合計30語。これだけ覚えれば、A1の時間表現はほぼ完成します。

すべて大文字始まり(名詞だから)

ドイツ語では名詞は必ず大文字で書き始めます。曜日も月も季節も時間帯もすべて名詞なので、Montag Mai のように先頭を大文字にします。montag と書くと間違いになるので注意。

覚え方: 曜日・月・季節はすべて男性名詞 der。時間帯のうち Nacht(夜)だけ女性 die。これだけ押さえれば冠詞で迷いません。


曜日(Wochentage)— 7日と語源で覚える

ドイツ語の曜日は北欧神話とローマ暦の融合体。語源を知ると一気に覚えやすくなります。

ドイツ語略語カタカナ日本語語源
Montag Mo.モーンターク月曜日Mond(月)+ Tag(日)
Dienstag Di.ディーンスターク火曜日軍神 Tyr の日(古高ドイツ語 Ziu)
Mittwoch Mi.ミットヴォッホ水曜日週の真ん中(Mitte + Woche
Donnerstag Do.ドナースターク木曜日雷神 Thor の日(Donner = 雷)
Freitag Fr.フライターク金曜日女神 Freya の日
Samstag Sa.ザムスターク土曜日ヘブライ語 Sabbat(安息日)
Sonntag So.ゾンターク日曜日Sonne(太陽)+ Tag

北欧神話・ラテン語にまつわる語源コラム

英語と並べてみると面白い発見があります。

  • Donnerstag = Thursday:どちらも雷神 Thor(ドイツ語ではDonar)由来
  • Freitag = Friday:女神 Freya / Frigg 由来
  • Dienstag = Tuesday:軍神 Tyr / Ziu 由来
  • Sonntag = Sunday:太陽(Sonne / Sun)

つまりドイツ語と英語の曜日はほぼ同じ神様起源。違うのは Mittwoch(水曜)だけ。これはもとはWodanstag(オーディン神の日 → 英 Wednesday)でしたが、キリスト教会の影響で「週の真ん中」という中立的な名前に置き換わった史実があります。

Sonnabend という呼び方も

土曜日にはもう一つの呼び方 Sonnabend (ゾナーベント)があります。これは「日曜の前夜」の意味で、北・東ドイツ(旧プロイセン圏)で使われます。標準語では Samstag が一般的なので、まずはこちらを覚えればOK。
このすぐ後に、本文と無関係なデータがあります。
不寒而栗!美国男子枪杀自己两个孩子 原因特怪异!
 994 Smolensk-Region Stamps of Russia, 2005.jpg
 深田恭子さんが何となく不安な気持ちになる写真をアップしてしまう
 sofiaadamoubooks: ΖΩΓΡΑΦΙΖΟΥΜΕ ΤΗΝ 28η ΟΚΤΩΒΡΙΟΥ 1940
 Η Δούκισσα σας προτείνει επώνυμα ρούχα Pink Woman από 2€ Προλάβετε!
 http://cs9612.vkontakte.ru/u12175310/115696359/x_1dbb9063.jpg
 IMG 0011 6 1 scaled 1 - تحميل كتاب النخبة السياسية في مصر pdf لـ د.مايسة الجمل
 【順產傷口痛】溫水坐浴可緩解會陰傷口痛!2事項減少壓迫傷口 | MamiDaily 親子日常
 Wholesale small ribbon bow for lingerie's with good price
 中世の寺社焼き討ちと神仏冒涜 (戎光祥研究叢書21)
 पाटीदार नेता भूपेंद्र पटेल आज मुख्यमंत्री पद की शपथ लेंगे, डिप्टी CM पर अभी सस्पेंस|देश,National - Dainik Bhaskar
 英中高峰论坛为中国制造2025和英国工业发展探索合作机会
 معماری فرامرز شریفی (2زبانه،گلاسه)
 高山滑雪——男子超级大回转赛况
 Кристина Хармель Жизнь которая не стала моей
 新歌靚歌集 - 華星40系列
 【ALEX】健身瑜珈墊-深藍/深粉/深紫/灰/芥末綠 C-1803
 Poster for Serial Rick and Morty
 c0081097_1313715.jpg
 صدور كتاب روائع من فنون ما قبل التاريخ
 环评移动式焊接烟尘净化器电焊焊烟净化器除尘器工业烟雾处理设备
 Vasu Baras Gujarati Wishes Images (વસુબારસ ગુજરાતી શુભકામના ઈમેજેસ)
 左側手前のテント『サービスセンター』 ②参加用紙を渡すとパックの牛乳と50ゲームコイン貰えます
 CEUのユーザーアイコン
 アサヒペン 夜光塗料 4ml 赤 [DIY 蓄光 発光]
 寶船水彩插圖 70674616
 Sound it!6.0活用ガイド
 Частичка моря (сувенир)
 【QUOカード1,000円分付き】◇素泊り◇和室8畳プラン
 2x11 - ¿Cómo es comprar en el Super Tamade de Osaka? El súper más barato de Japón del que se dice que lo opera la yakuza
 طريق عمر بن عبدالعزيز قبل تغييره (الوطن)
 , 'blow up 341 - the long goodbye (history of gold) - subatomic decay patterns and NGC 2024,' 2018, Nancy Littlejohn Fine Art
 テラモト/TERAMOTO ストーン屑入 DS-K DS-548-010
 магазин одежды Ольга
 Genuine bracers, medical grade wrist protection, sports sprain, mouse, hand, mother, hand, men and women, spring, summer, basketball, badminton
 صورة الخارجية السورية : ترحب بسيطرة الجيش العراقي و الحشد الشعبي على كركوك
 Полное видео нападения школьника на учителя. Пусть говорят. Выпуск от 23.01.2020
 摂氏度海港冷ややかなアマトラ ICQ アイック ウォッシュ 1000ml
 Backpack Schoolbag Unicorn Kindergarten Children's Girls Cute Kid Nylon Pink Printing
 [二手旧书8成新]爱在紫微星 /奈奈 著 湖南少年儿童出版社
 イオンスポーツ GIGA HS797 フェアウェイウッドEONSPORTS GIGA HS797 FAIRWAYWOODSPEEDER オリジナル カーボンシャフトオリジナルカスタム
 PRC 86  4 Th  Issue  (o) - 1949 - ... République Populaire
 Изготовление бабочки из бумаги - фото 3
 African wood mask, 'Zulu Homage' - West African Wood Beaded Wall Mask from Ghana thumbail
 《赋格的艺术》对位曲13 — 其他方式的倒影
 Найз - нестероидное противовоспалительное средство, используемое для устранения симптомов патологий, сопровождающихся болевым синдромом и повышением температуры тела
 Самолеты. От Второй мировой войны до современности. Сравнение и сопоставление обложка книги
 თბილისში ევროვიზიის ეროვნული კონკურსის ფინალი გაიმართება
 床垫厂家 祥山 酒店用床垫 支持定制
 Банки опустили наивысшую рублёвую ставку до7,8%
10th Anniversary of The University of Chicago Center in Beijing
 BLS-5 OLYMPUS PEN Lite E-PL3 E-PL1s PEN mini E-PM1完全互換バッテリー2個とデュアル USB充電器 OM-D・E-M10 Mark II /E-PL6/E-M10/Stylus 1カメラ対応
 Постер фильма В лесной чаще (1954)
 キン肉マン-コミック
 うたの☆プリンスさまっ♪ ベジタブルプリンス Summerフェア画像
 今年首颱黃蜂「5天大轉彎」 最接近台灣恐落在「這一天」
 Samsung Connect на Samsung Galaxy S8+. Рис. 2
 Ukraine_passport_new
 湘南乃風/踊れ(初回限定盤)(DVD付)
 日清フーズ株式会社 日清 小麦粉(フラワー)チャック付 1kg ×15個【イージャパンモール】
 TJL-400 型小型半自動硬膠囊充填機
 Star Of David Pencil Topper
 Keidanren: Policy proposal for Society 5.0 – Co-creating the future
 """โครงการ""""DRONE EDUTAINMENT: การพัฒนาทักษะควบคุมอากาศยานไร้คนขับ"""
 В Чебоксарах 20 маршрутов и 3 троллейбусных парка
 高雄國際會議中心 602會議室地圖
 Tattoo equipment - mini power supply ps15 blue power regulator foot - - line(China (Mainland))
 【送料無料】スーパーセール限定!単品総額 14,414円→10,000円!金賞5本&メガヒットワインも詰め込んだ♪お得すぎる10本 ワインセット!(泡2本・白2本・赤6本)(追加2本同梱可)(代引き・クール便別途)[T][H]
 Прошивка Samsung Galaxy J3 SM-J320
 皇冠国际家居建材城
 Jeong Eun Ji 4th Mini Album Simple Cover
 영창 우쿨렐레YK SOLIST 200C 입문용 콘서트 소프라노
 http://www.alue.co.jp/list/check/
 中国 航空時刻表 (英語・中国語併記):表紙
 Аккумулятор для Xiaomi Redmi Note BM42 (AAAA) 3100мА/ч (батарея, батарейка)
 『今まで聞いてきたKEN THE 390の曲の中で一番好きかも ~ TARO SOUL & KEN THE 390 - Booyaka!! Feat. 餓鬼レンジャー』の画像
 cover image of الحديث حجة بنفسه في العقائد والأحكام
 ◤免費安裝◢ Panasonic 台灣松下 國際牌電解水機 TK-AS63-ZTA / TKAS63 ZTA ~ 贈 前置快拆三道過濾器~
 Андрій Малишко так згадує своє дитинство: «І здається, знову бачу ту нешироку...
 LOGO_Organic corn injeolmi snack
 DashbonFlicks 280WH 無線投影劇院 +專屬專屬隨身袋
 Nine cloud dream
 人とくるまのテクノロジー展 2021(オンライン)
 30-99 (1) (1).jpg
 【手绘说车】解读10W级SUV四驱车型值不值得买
Heute ist Montag.(今日は月曜日です。)


月(Monate)— 12ヶ月の覚え方

ドイツ語の月名はラテン語起源でほぼ英語と同じスペル。覚えるのは比較的ラクです。全て男性名詞 der ですが、会話では冠詞を省略することが多いです。

ドイツ語略語日本語語源
Januar Jan.1月Janus神(始まりと終わりの神)
Februar Feb.2月Februa(清めの祭り)
März Mär.3月Mars神(軍神)
April Apr.4月aperire(開く)= 春の開花
Mai Mai5月Maia女神(豊穣の女神)
Juni Jun.6月Juno女神(結婚の女神)
Juli Jul.7月Julius Caesar
August Aug.8月Augustus皇帝
September Sep.9月septem(7)※ローマ暦7番目
Oktober Okt.10月octo(8)※ローマ暦8番目
November Nov.11月novem(9)※ローマ暦9番目
Dezember Dez.12月decem(10)※ローマ暦10番目

英語との違い

スペルがほぼ同じでも、ドイツ語独自のポイントがいくつかあります。

  • März(3月)は英 March とまったく違うように見えるが、語源は同じ Mars 神
  • Mai(5月)は英 May に対応するがスペルが短い
  • Oktober は英 October と違ってc → k(ドイツ語のスペル規則)

9〜12月の数字ズレが面白い

September(7)/ Oktober(8)/ November(9)/ Dezember(10)の語源数字と実際の月(9/10/11/12)が2つズレているのは、もともと古代ローマ暦が3月始まりだったため。Julius Caesar と Augustus が暦に名を残したのも、この時期の暦改革のおかげです。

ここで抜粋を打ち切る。